本発明の油性毛髪化粧料100質量%中、水の含有量は、1.0質量%以下(0~1.0質量%)が好ましく、より好ましくは0.5質量%以下、更に好ましくは0.3質量%以下である。水の含有量は0質量%であってもよい。
【0069】
(整髪剤組成物の他の詳細)
本発明の油性毛髪化粧料の性状は、特に限定されず、液状、ジェル状、クリーム状及び固形状のいずれであってもよい。本発明の整髪剤組成物は、整髪力をより一層向上させる観点から、より好ましくは固形状である。本発明の油性毛髪化粧料は、所謂ヘアクレイであることが好ましい。
【0070】
本発明の油性毛髪化粧料の製造方法は特に限定されず、本発明の油性毛髪化粧料の製造方法として、公知の油性毛髪化粧料の製造方法を用いることができる。本発明の油性毛髪化粧料の製造方法としては、例えば、各成分をディスパーミキサーで攪拌後、パドルミキサーに交換して攪拌しながら他の成分を配合及び均一化する方法が挙げられる。

### 表示された行
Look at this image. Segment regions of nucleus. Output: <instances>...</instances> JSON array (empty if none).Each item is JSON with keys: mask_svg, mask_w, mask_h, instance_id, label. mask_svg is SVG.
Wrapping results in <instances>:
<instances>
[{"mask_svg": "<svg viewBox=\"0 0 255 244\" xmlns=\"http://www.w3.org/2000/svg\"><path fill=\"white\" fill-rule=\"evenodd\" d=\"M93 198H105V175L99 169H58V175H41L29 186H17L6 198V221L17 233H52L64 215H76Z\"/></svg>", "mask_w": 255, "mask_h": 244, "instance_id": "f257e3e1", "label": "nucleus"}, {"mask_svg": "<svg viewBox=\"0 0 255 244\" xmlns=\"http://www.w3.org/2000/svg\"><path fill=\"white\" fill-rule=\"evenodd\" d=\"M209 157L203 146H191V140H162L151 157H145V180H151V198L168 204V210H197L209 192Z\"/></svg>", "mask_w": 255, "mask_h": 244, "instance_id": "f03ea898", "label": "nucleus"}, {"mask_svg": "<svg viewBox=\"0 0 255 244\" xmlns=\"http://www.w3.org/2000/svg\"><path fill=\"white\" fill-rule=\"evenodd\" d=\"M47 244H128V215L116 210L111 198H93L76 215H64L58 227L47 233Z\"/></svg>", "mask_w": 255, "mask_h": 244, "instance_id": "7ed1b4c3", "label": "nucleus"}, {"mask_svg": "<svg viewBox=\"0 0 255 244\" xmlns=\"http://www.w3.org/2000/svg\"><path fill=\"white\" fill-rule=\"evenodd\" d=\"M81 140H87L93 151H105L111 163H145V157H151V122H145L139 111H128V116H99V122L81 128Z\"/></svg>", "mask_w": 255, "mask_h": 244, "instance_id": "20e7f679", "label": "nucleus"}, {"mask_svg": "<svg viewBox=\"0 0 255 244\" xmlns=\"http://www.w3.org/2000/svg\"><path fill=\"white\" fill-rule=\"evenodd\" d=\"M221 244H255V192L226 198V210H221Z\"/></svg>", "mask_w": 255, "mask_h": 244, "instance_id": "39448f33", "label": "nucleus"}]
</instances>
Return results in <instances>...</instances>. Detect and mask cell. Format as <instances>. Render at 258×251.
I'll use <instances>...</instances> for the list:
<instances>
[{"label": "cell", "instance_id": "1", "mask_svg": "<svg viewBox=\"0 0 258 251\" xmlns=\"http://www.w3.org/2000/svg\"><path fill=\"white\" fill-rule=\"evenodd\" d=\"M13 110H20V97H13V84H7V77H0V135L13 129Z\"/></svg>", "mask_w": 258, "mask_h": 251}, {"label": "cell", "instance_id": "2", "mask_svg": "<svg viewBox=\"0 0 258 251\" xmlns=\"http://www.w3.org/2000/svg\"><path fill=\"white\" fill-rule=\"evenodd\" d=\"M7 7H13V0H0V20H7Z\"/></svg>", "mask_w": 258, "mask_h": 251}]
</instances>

### 問題の条件
次の(a)〜(c)の記述が本文抜粋の内容と合っているかを判断し、それぞれ「はい」か「いいえ」で答えたうえで、決め手となる本文抜粋の語句をそのまま引用せよ。
(a) 水の含有量は0質量%でもよいとされている。
(b) 油性毛髪化粧料の性状は固形状に限られる。
(c) 製造方法の例では、ディスパーミキサーで攪拌した後にパドルミキサーに交換している。

### 本問の解答
(a) はい。「水の含有量は0質量%であってもよい。」
(b) いいえ。「液状、ジェル状、クリーム状及び固形状のいずれであってもよい。」
(c) はい。「各成分をディスパーミキサーで攪拌後、パドルミキサーに交換して攪拌しながら」